§ **Document passage**:
21. As noticed above, learned appellate Authority has
recorded a specific finding that in addition to Balwant Kaur,
Rajinder Singh and others sons of Gian Singh had also
inherited the tenancy rights in the premises. It was, however,
held that since they were joint tenants, an order of eviction
against one was binding on the others.
22. The landlord has accepted the aforesaid verdict.
23. I have heard Shri G.C. Gupta learned Senior
Advocate with Shri Deepak Gupta Advocate for the petitioner
and Shri Bharat Bhushan Vaid alongwith Shri Hemant Vaid
Advocates learned counsel for the respondent/landlord and
have also gone through the records of the case.
24. It has been contended for the petitioner that there
was no adjudication on the issue as to which of the legal
heirs of Gian Singh had inherited the tenancy rights in the
premises after his death. Since, the petitioner and other sons
of Gian Singh besides Balwant Kaur were also ordinarily
13
residing in the premises with Gian Singh at the time of his
death, they had also inherited the tenancy rights. Another
contention as has been raised is that the earlier objections
filed in Execution Petition No. 31-10 of 2010 remained
undecided as there was no reference to such objections in
the impugned order. The impugned order has also been
alleged to be not sustainable in light of Section 50 of the
Code of Civil Procedure. It is further asserted that in case the
landlord did not admit the petitioner and other sons of Gian
Singh to have inherited tenancy rights in the premises, they
being in possession of premises could not be dispossessed
without obtaining a decree from the Civil Court. Another
objection raised is that one of the sons of Gian Singh has
died after passing of eviction order and his legal
representatives have not been brought on record.
25. On the other hand, during course of hearing Shri
Hemant Vaid learned Counsel for landlord/ respondent fairly
pointed out the findings recorded by learned Appellate
Authority, Shimla vide its order dated 18.12.2018 passed in
Rent Appeal 47-S/14 of 2009 as reproduced in para 13
hereinabove.
14
26. Thus, to say that there has been no adjudication
on the issue will not be correct. Though collaterally, there is
an adjudication on the fact that the petitioner herein and all
other sons of Gian Singh had inherited the tenancy rights in
the premises. The landlord has not assailed such findings at
any stage. In addition, the learned Executing Court has also
held so vide impugned order, as noticed, above. Again, the
landlord has not assailed the impugned order.

§ **Task set**:
**1)** Transcribe the part of the tenancy ruling that opens with the words containing "25. On the other" and closes with "hereinabove.".
**2)** Decide whether each statement agrees with the tenancy ruling, answering yes or no and quoting the deciding words: (a) The landlord challenged the verdict of the appellate Authority. (b) The appellate Authority's order was dated 18.12.2018. (c) Shri Hemant Vaid appeared as counsel for the petitioner.

(Collected data entries)
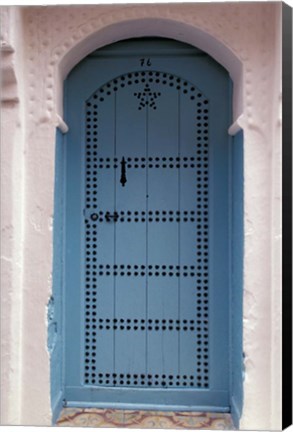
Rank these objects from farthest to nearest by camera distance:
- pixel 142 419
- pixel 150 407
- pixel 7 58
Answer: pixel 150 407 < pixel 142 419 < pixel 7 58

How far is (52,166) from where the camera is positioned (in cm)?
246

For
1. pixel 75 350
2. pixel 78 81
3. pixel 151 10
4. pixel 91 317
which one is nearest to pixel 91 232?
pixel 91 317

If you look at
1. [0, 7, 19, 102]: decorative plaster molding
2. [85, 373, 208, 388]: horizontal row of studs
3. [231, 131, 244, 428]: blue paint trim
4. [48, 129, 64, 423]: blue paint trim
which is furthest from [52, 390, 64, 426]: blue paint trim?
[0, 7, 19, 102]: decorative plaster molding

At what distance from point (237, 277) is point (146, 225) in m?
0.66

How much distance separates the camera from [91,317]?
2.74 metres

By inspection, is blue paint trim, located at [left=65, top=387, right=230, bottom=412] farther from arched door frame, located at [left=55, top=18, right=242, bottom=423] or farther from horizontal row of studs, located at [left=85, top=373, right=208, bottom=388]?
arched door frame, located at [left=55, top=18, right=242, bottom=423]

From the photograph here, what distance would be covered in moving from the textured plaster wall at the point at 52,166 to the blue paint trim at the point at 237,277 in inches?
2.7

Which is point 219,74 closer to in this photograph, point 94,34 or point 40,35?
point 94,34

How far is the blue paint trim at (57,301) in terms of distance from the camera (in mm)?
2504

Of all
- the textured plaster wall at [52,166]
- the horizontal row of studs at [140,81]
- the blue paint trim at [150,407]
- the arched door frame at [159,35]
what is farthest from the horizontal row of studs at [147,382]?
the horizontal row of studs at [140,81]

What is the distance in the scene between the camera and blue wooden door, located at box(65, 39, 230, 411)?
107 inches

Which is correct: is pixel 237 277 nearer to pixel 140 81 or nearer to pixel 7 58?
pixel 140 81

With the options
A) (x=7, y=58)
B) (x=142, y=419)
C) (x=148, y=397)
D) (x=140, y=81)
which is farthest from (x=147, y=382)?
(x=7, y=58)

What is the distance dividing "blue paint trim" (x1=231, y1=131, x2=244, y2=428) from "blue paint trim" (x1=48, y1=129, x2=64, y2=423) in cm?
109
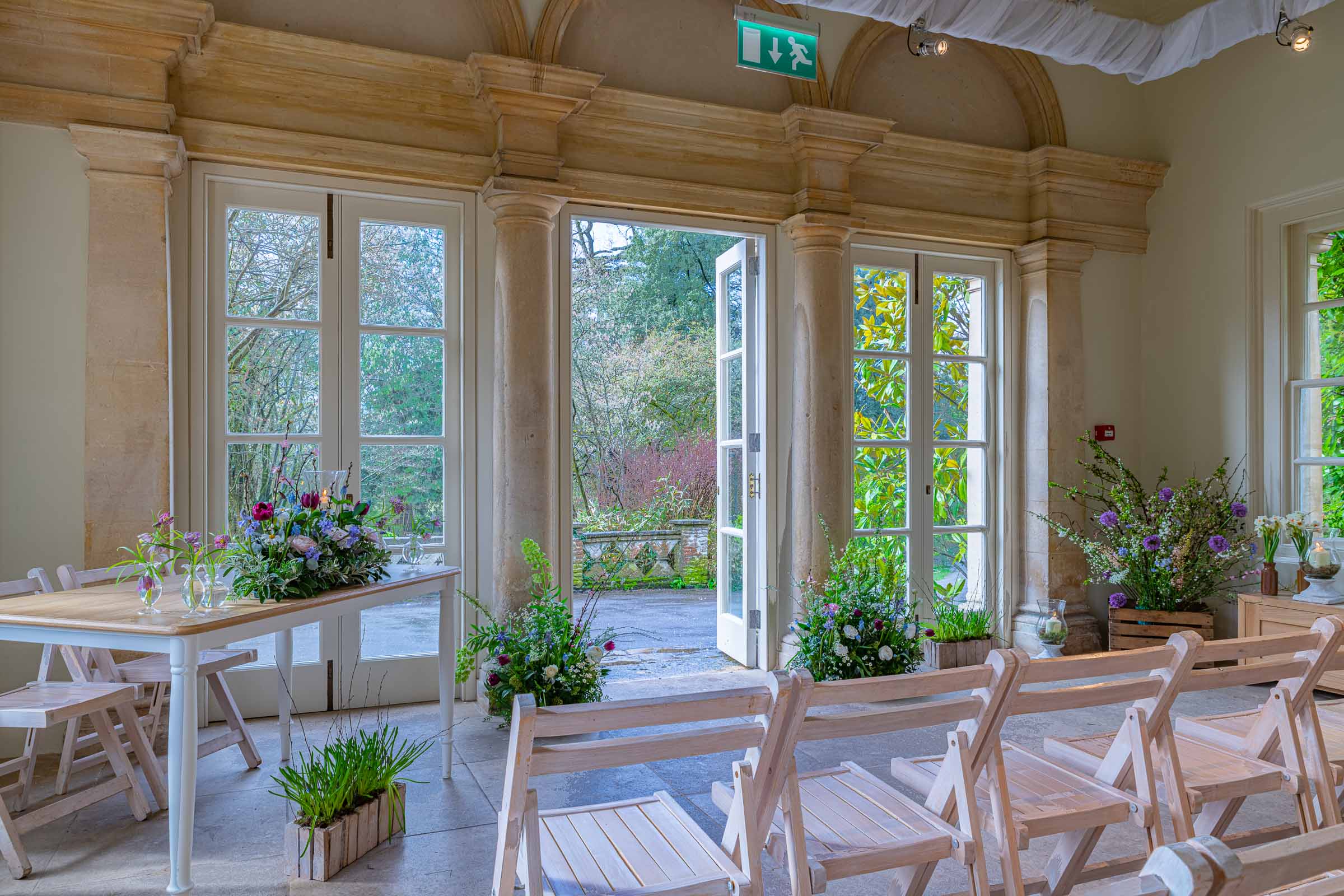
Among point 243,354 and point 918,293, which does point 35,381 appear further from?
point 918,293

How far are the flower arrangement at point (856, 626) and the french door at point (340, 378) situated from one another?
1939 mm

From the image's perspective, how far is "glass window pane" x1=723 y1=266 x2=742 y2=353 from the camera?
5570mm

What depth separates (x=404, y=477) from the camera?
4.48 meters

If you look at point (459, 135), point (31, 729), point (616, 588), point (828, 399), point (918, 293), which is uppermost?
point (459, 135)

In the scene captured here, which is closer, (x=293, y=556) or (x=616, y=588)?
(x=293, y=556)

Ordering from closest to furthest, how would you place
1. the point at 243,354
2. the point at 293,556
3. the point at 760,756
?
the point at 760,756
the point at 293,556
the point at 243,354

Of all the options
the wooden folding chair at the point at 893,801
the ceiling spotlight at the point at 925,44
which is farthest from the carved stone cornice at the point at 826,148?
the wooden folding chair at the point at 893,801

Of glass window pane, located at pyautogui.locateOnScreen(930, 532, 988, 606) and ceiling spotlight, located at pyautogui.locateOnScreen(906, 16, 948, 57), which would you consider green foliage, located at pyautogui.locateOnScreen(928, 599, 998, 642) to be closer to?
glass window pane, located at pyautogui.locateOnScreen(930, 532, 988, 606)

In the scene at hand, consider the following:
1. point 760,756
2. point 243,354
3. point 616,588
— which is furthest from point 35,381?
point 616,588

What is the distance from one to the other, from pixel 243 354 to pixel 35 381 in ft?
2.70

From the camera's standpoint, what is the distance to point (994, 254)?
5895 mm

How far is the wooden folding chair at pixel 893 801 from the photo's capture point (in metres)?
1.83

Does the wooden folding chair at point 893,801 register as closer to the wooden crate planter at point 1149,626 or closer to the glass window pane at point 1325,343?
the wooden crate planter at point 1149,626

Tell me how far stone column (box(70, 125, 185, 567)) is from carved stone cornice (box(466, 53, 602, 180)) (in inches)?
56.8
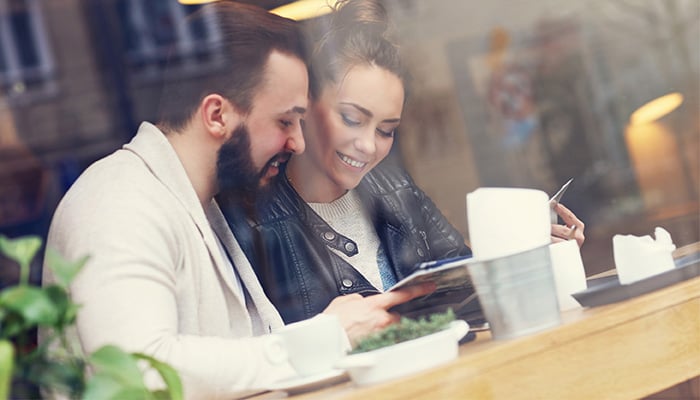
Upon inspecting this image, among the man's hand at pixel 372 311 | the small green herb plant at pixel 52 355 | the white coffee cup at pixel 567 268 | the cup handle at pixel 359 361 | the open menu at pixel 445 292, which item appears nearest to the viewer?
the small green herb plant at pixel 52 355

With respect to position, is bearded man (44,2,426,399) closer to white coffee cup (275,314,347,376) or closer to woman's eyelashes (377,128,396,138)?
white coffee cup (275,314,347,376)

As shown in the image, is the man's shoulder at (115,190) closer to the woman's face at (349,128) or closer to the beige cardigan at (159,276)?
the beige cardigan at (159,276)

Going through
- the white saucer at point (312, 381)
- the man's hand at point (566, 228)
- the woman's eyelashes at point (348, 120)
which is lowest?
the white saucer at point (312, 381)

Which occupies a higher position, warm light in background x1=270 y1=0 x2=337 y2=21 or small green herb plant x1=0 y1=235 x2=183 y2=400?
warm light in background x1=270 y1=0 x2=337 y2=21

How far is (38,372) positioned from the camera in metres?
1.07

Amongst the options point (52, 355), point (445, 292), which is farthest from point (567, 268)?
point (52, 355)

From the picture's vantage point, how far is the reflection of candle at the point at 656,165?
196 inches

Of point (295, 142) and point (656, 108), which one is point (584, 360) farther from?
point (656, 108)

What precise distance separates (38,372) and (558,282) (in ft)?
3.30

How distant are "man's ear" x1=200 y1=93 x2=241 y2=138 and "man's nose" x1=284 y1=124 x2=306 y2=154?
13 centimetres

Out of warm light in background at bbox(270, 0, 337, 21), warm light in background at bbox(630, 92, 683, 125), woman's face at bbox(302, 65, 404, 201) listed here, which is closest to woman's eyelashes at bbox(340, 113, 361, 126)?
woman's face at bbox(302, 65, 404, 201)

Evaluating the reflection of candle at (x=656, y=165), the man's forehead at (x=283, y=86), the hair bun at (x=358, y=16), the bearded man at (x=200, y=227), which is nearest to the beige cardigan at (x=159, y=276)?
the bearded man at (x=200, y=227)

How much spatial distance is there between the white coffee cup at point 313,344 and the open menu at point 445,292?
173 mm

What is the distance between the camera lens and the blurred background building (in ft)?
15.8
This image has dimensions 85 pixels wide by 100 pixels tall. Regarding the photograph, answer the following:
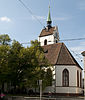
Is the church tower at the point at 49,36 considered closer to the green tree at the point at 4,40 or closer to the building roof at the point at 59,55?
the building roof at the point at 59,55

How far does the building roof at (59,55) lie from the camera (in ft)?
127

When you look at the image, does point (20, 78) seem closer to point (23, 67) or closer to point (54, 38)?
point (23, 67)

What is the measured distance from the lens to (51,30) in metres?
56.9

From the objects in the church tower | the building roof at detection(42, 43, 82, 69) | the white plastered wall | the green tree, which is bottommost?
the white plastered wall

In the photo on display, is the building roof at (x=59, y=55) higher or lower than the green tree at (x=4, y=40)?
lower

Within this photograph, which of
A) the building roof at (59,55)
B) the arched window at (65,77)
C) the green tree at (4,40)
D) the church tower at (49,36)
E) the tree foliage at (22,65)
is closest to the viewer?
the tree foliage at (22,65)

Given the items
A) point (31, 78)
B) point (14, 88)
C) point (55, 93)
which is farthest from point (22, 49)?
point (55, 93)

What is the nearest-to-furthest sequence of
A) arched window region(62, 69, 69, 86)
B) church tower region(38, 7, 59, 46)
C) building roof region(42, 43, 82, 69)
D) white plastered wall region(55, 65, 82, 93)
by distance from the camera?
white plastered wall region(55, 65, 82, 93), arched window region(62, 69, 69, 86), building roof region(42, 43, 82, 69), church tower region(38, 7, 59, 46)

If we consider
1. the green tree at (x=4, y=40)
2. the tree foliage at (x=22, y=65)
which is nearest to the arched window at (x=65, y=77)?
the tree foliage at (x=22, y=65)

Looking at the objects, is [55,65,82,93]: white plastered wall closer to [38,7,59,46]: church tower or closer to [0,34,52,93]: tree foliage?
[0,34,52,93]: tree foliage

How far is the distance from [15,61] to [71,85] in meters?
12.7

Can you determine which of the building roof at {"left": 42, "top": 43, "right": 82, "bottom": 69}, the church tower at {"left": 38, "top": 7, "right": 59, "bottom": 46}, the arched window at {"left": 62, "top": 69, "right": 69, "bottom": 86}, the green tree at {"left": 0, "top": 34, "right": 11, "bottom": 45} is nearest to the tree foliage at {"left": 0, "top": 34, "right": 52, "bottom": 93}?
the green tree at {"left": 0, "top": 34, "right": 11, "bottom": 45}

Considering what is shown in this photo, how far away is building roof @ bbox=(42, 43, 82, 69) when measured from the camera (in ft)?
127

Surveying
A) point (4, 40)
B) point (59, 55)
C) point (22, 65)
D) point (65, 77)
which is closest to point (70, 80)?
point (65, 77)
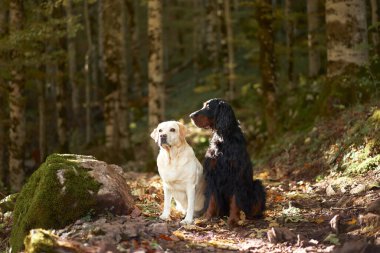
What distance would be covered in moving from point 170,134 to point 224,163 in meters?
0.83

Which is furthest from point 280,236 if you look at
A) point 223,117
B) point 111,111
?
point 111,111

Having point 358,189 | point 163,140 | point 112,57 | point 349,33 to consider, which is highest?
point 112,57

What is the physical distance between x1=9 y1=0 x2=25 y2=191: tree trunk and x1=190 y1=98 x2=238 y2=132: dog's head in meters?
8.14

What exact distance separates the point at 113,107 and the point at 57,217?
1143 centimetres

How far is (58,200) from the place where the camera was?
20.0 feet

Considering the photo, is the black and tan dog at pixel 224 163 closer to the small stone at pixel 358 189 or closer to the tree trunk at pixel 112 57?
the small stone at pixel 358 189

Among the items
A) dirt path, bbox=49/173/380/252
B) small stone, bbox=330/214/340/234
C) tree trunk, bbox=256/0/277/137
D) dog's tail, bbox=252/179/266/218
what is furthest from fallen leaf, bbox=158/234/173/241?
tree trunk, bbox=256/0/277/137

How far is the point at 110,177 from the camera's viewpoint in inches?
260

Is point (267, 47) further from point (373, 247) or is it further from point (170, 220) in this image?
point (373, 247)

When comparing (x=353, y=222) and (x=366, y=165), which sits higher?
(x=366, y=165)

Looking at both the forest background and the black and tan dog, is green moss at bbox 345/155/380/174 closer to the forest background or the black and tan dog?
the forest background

§ **Full answers**:
**1)**
25. On the other hand, during course of hearing Shri
Hemant Vaid learned Counsel for landlord/ respondent fairly
pointed out the findings recorded by learned Appellate
Authority, Shimla vide its order dated 18.12.2018 passed in
Rent Appeal 47-S/14 of 2009 as reproduced in para 13
hereinabove.

**2)**
(a) No: "The landlord has accepted the aforesaid verdict."
(b) Yes: "vide its order dated 18.12.2018"
(c) No: "Shri Hemant Vaid learned Counsel for landlord/ respondent"